Ilmu dan agama datangnya dari Allah SWT. dan orang yang beruntung di dunia dan diakhirat adalah orang yang memiliki keduanya (ilmu dan agama). Ilmu yang tidak dibimbing oleh nilai-nilai agama akan sesat, bagaikan berjalan tanpa pedoman, bagaikan berjalan tengah malam yang gelap gulita atau bagaikan orang buta yang berjalan tidak mengetahui ke mana arah yang hendak dituju. Berbagai kerusakan dan kebinasaan serta angkara murka yang terjadi hampir di seluruh belahan dunia ini adalah akibat ulah dari orang-orang yang berilmu tanpa dibimbing oleh nilai-nilai agama. Demikian pula, berbagai kemajuan khususnya kemajuan ilmu pengetahuan, teknologi dan seni dewasa ini juga karena adanya ilmu dan pengetahuan sebagai buah atau hasil penalaran dengan logika manusia. Apabila ilmu itu dijiwai dan dibimbing oleh agama, maka ilmu itu akan membawa manfaat bagi pemiliknya dan bagi kehidupan alam semesta serta diberkahi oleh Allah SWT., akan tetapi apabila ilmu berjalan sendiri dan lepas dari nilai-nilai agama, maka ilmu tersebut akan sesat, membawa kehancuran dan kebinasaan bagi alam semesta serta dimurkai oleh Allah SWT.
II. Permasalahan
Berdasarkan beberapa uraian pendahuluan di atas, beberapa masalah yang perlu dikaji dalam tulisan ini adalah:
1. Bagaimanakah pandangan agama Islam terhadap ilmu?

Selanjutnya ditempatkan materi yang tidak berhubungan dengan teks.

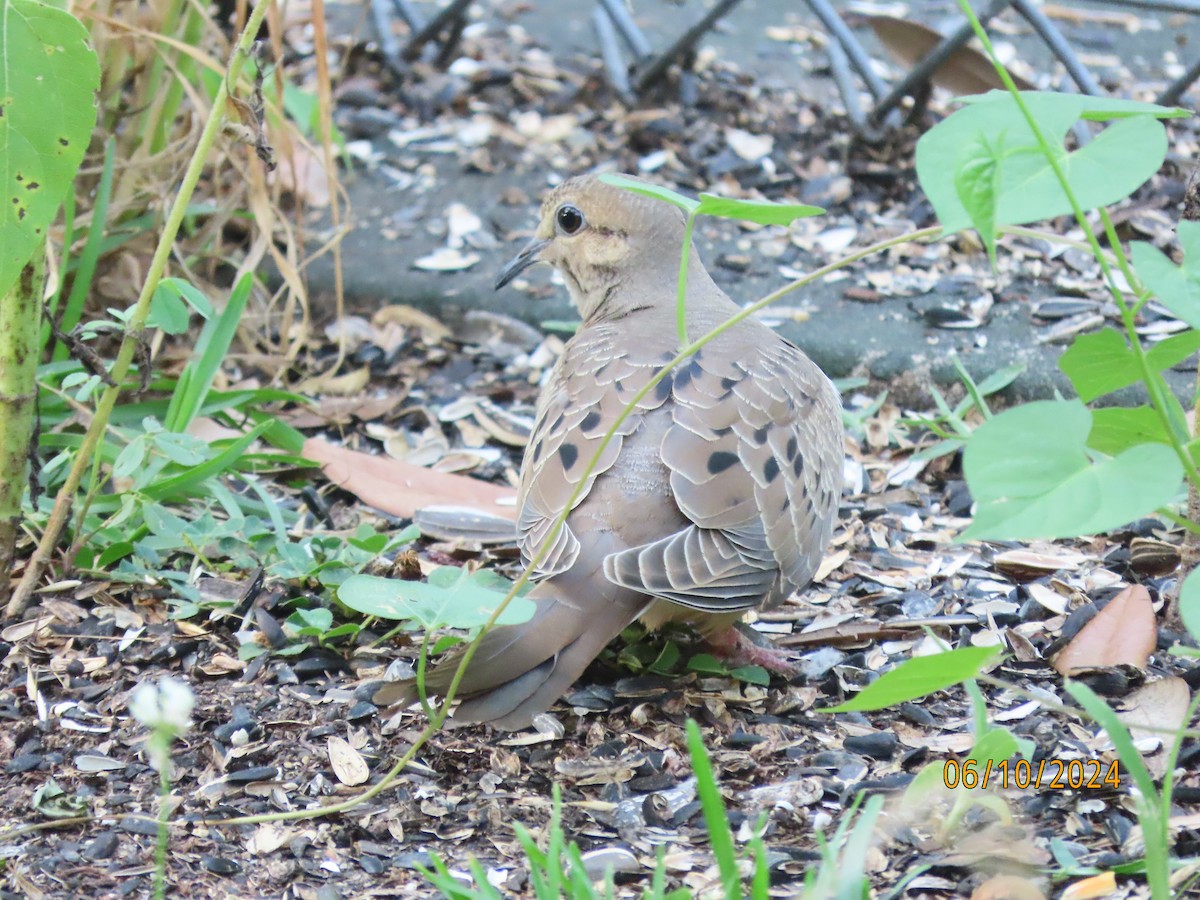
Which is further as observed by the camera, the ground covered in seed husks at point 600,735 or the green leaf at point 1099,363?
the ground covered in seed husks at point 600,735

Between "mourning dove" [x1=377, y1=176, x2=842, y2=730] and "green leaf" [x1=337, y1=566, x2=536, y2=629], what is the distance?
17cm

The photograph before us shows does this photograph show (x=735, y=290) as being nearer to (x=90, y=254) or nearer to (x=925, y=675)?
(x=90, y=254)

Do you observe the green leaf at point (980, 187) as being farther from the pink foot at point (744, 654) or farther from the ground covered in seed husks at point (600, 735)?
the pink foot at point (744, 654)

2. Apakah akibat dari ilmu yang terlepas dari agama?
III. KAJIAN TEORI
1. Hakikat Ilmu
Ilmu membatasi diri hanya kepada kejadian yang bersifat empiris, dengan obyek penelaahannya mencakup seluruh aspek kehidupan yang dapat diuji oleh panca indera manusia. Proses keilmuan adalah untuk memeras hakekat obyek empiris tertentu, untuk mendapatkan dari yang berupa pengetahuan mengenai obyek tersebut. Untuk mendapatkan pengetahuan ini, ilmu membuat beberapa asumsi mengenai obyek-obyek empiris. Secara lebih terperinci ilmu mempunyai tiga asumsi mengenai obyek empiris. Asumsi pertama, menganggap obyek-obyek tertentu mempunyai keserupaan satu sama lain, seperti dalam hal bentuk, struktur, sifat, dan lain-lain. Berdasarkan asumsi pertama ini, maka dapat dikelompokkan beberapa obyek yang serupa ke dalam satu golongan. Asumsi kedua, adalah anggapan bahwa benda tidak mengalami perubahan dalam jangka waktu tertentu. Asumsi ini bertujuan mempelajari tingkah laku suatu obyek dalam suatu keadaan tertentu, asumsi ini menekankan bahwa ilmu hanya menuntut adanya kelestarian yang relatif, artinya sifat-sifat pokok dari suatu benda tidak berubah dalam jangka waktu tertentu. Tercakup dalam pengertian ini adalah pengakuan bahwa benda-benda dalam jangka panjang akan mengalami perubahan dan jangka waktu ini berbeda-beda untuk tiap benda. Asumsi ketiga, adalah determinisme, yakni menganggap tiap gejala bukan merupakan suatu kejadian yang bersifat kebetulan. Tiap gejala mempunyai pola tertentu yang bersifat tetap dengan urutan-urutan kejadian yang sama.[1]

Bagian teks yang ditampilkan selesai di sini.